Categories: New Horizons Pluto
NASA Colorizes New Horizon’s Sharpest Images Of Pluto
NASA has released the best close-up color images of Pluto in human history, transmitted by its New Horizons spacecraft from 3 billion miles away.
The enhanced color mosaic are part of a sequence taken near New Horizons’ closest approach to Pluto, with resolutions of about 250-280 feet (77-85 meters) per pixel – revealing features smaller than half a city block on Pluto’s surface.
The images form a strip 50 miles (80 kilometers) wide, trending (top to bottom) from the edge of “badlands” northwest of the informally named Sputnik Planum, across the al-Idrisi mountains, onto the shoreline of Pluto’s “heart” feature, and just into its icy plains. They combine pictures from the telescopic Long Range Reconnaissance Imager (LORRI) taken approximately 15 minutes before New Horizons’ closest approach to Pluto, with – from a range of only 10,000 miles (17,000 kilometers) – with color data (in near-infrared, red and blue) gathered by the Ralph/Multispectral Visible Imaging Camera (MVIC) 25 minutes before the LORRI pictures.
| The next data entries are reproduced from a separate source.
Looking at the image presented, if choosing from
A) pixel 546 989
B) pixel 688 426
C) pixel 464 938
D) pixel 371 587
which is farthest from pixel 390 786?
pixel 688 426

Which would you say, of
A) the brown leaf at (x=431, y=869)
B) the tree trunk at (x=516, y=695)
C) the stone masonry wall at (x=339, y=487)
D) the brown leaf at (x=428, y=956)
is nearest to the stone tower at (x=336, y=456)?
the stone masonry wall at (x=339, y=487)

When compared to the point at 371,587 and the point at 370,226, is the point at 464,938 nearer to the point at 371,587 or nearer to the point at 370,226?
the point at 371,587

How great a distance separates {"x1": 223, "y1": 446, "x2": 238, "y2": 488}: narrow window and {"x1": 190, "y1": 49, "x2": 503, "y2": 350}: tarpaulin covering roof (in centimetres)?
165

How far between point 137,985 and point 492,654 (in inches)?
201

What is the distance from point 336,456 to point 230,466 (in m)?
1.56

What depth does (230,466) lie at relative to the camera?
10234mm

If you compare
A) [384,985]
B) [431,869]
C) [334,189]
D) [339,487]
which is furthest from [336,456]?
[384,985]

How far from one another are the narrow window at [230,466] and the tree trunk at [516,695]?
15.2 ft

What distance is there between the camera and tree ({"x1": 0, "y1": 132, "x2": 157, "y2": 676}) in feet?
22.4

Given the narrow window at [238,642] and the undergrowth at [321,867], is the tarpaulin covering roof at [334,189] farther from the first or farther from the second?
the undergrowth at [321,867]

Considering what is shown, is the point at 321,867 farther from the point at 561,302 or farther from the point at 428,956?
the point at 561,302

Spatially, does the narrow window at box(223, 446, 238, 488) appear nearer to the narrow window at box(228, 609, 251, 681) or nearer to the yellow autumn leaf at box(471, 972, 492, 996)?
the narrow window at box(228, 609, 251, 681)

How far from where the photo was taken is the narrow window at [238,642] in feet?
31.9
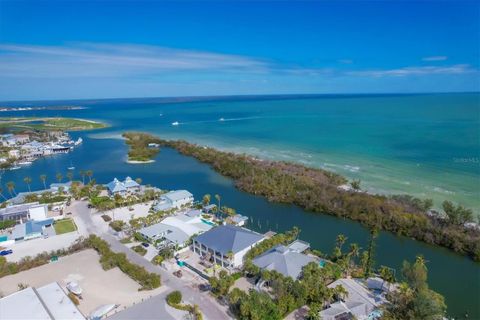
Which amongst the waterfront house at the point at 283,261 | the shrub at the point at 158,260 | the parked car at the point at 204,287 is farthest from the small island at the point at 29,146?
the waterfront house at the point at 283,261

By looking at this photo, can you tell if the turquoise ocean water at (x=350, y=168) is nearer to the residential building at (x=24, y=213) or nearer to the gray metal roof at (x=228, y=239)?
the gray metal roof at (x=228, y=239)

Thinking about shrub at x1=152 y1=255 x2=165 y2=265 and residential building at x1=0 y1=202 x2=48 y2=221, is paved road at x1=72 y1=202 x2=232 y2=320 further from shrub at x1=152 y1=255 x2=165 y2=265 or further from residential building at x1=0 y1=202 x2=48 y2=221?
residential building at x1=0 y1=202 x2=48 y2=221

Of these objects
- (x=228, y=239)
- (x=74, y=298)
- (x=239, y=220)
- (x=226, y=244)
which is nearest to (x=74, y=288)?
(x=74, y=298)

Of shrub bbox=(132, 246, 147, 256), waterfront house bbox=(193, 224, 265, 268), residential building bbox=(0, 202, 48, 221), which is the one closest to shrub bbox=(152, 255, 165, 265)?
shrub bbox=(132, 246, 147, 256)

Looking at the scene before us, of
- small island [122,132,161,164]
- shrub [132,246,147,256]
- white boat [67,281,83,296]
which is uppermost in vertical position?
small island [122,132,161,164]

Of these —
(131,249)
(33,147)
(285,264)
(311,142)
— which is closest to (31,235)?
(131,249)

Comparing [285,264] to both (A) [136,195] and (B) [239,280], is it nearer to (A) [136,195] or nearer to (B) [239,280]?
(B) [239,280]
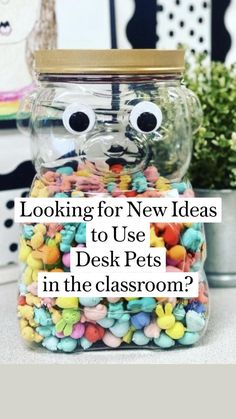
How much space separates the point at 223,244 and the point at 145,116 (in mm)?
304

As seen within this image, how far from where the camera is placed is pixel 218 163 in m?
1.03

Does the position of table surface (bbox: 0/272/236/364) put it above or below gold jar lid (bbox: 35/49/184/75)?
below

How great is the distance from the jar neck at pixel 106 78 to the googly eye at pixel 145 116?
0.03 metres

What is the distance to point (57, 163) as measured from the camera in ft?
2.78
“These new images give us a breathtaking, super-high resolution window into Pluto’s geology,” said New Horizons Principal Investigator Alan Stern, of the Southwest Research Institute (SwRI) in Boulder, Colorado of the initial black-and-white images. “Nothing of this quality was available for Venus or Mars until decades after their first flybys; yet at Pluto we’re there already – down among the craters, mountains and ice fields – less than five months after flyby! The science we can do with these images is simply unbelievable.”